Our Sudoku demo is a simple way to see the difference yourself.

We have Kona solve hard sudoku puzzles in real-time alongside a group of popular LLMs, including GPT-5.2, Claude Opus 4.5 and Sonnet 4.5, Gemini 3 Pro, and DeepSeek V3.2. After about a week of public access, Kona solved 96.2% of puzzles at an average of 313 milliseconds. Frontier LLMs together had a solve rate of only 2%, taking up to 90 seconds before an incorrect answer or time out.

The reason LLMs struggle with sudoku is not that the rules are especially complicated; A sudoku cell is 81 cells arranged in a 9x9 grid, where each row, column, and 3x3 box must contain the digits 1 through 9 exactly once. But LLM architecture isn’t well-suited for spatial tasks; solving these puzzles requires holding the whole grid in mind and reasoning about how a change in one cell affects every other cell in the same row, column, and box.

Because LLMs generate tokens sequentially, committing to each one as they go, they cannot easily revise earlier decisions when they discover a conflict later. This is not a challenge that can be solved by adding more compute or seeing more sudoku puzzles - it is an inherent structural limitation on autoregressive language models.

See the live benchmark, at sudoku.logicalintelligence.com.

We disabled code execution for all models in the demo, to prevent the LLMs from writing a brute-force backtracking solver in Python and running it, which would tell us something about their coding ability but nothing about their reasoning ability. With code execution off, the models have to actually work through the puzzle using whatever reasoning capabilities they have, and those capabilities turn out to be poorly suited to constraint satisfaction.

We also did not fine-tune these LLMs on sudoku problems. Fine-tuning would test pattern recognition over memorized solutions, not reasoning. Neither was Kona trained on solved puzzles; it learns the constraint structure and solves novel configurations from that information alone. The comparison is between reasoning architectures, not between levels of domain-specific exposure.

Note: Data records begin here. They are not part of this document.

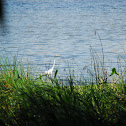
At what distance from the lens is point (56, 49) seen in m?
9.42

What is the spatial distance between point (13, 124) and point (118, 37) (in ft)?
30.6

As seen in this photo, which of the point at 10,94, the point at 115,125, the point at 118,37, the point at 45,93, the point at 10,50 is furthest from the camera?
the point at 118,37

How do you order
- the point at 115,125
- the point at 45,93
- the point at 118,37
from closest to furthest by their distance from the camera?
1. the point at 115,125
2. the point at 45,93
3. the point at 118,37

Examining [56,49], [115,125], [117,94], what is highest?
[56,49]

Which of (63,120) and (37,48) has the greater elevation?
(37,48)

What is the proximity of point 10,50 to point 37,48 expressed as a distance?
0.88 metres

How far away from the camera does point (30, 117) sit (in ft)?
10.3

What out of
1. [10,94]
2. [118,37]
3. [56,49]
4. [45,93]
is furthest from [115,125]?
[118,37]

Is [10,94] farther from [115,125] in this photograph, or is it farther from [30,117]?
[115,125]

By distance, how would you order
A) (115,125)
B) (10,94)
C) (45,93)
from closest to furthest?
(115,125), (45,93), (10,94)

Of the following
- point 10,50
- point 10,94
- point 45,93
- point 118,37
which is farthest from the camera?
point 118,37

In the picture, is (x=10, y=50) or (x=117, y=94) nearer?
(x=117, y=94)

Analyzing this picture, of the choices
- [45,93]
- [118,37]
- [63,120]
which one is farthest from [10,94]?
[118,37]

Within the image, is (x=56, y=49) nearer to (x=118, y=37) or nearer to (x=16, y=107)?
(x=118, y=37)
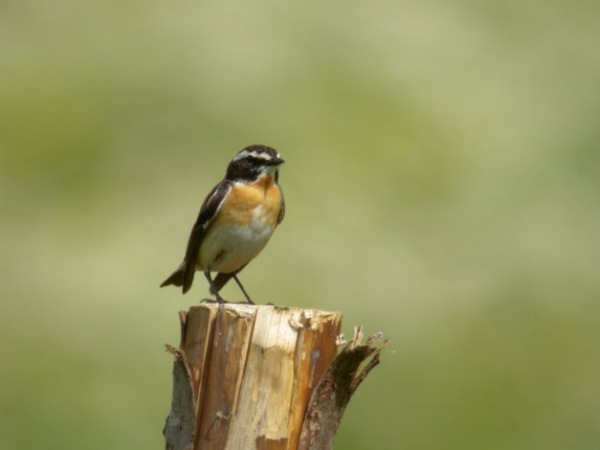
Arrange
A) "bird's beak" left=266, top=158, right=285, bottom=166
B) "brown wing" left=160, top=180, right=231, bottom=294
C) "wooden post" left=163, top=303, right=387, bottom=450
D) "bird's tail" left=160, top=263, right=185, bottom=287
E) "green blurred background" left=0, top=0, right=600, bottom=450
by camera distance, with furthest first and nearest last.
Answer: "green blurred background" left=0, top=0, right=600, bottom=450
"bird's tail" left=160, top=263, right=185, bottom=287
"brown wing" left=160, top=180, right=231, bottom=294
"bird's beak" left=266, top=158, right=285, bottom=166
"wooden post" left=163, top=303, right=387, bottom=450

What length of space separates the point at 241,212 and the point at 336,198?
8.44 metres

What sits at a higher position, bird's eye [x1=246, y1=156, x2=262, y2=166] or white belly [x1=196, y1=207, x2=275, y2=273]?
bird's eye [x1=246, y1=156, x2=262, y2=166]

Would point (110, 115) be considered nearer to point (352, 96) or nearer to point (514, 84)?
point (352, 96)

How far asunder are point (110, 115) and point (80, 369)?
522 cm

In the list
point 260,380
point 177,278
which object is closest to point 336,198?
point 177,278

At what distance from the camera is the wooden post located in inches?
246

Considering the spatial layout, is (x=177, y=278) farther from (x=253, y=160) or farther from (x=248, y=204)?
(x=253, y=160)

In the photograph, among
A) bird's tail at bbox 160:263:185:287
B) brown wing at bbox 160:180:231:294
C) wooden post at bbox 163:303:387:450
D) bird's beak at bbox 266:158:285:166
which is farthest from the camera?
bird's tail at bbox 160:263:185:287

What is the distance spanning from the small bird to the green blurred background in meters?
5.31

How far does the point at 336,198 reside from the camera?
17703 millimetres

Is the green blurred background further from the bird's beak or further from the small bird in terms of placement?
the bird's beak

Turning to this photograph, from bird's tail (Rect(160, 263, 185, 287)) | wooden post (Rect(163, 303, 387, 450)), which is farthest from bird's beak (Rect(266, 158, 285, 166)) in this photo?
wooden post (Rect(163, 303, 387, 450))

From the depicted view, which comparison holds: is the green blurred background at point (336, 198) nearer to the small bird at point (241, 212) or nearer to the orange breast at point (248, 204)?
the small bird at point (241, 212)

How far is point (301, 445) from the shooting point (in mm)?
6332
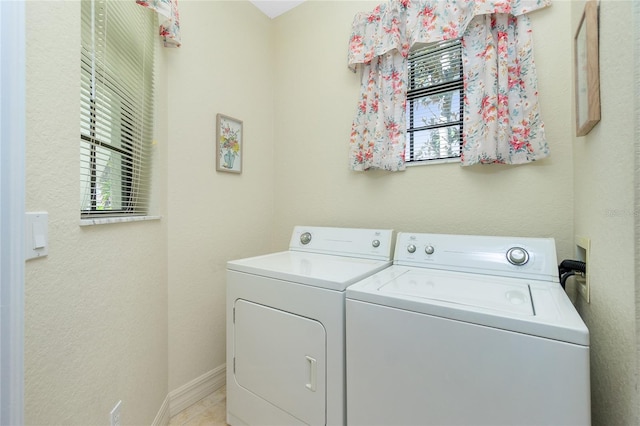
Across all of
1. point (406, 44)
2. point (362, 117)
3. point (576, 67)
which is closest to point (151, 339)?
point (362, 117)

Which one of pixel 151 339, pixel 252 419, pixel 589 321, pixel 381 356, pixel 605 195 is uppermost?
pixel 605 195

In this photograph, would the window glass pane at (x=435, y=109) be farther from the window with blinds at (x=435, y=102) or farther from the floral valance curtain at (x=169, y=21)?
the floral valance curtain at (x=169, y=21)

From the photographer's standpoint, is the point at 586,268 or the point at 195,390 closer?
the point at 586,268

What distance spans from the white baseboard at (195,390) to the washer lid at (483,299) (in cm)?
138

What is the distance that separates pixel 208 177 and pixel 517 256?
185 centimetres

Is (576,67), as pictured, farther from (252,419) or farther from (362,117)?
(252,419)

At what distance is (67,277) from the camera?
914 millimetres

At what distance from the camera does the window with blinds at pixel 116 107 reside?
106 cm

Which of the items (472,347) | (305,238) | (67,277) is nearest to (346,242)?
(305,238)

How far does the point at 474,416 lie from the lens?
0.85 m

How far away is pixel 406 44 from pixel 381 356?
1777 mm

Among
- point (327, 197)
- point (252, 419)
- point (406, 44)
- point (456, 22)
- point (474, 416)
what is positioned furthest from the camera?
point (327, 197)

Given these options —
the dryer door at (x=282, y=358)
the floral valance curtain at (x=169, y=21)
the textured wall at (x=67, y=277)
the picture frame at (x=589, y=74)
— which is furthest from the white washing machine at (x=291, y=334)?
the floral valance curtain at (x=169, y=21)

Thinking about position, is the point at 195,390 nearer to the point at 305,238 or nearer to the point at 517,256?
the point at 305,238
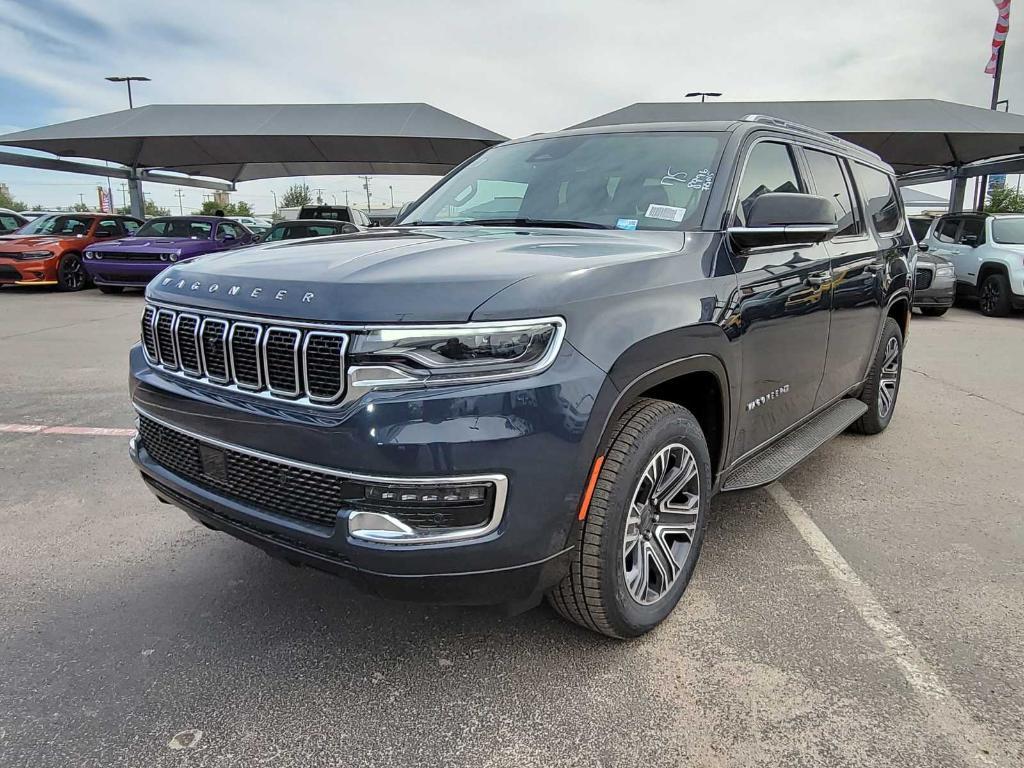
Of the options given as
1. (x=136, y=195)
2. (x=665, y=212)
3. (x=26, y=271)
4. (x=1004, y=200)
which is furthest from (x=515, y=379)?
(x=1004, y=200)

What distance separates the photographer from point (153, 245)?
45.3 ft

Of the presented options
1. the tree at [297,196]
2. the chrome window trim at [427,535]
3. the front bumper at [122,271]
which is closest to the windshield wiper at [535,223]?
the chrome window trim at [427,535]

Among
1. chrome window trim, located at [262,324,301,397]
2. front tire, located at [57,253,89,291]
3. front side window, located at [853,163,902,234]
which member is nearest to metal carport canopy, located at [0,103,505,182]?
front tire, located at [57,253,89,291]

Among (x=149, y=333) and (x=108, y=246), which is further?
(x=108, y=246)

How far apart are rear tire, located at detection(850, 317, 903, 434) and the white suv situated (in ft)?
30.2

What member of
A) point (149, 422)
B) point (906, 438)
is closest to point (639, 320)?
point (149, 422)

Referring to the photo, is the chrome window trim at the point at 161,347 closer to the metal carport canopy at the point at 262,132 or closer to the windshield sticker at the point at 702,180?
the windshield sticker at the point at 702,180

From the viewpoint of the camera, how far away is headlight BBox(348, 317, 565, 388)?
197cm

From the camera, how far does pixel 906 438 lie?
5.25 m

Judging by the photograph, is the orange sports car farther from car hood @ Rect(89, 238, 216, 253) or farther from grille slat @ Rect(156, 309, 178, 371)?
grille slat @ Rect(156, 309, 178, 371)

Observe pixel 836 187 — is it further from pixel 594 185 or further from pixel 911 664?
pixel 911 664

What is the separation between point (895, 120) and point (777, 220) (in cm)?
1864

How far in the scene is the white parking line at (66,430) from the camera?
5.10 meters

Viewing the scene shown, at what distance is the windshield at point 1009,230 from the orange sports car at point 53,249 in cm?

The LLMs receive a puzzle and start producing chains of reasoning: "Let me analyze by rows, columns and boxes," "for cell (4,1), the row needs 1, 2, 3, 5, 7, 8, 9," and so on, sometimes generating hundreds of tokens of step-by-step analysis. Then they output a grid that has duplicate digits in a row, or a missing digit in a column, or some other constraint violation. DeepSeek V3.2 tends to finish quickly but with many duplicates across rows, columns, and boxes - failing to solve the puzzle. The Claude models often think for a long time and then produce something close but still wrong. GPT-5.2 does best among the LLMs at 6.9%, which is still a 93% failure rate on a puzzle that any patient human can solve.

Kona approaches the problem differently because it's a different kind of model. Instead of generating a solution token-by-token, Kona produces a complete candidate grid and evaluates it against all the constraints simultaneously, assigning a scalar energy score where low energy means the constraints are satisfied and high energy means something is violated. If the energy is high, Kona can identify which constraints are broken and revise the relevant parts of the grid without starting over, using gradient information in continuous latent space to move toward valid configurations. This process takes about 313 milliseconds on average, compared to the 30+ seconds the LLMs spend generating reasoning traces that lead nowhere.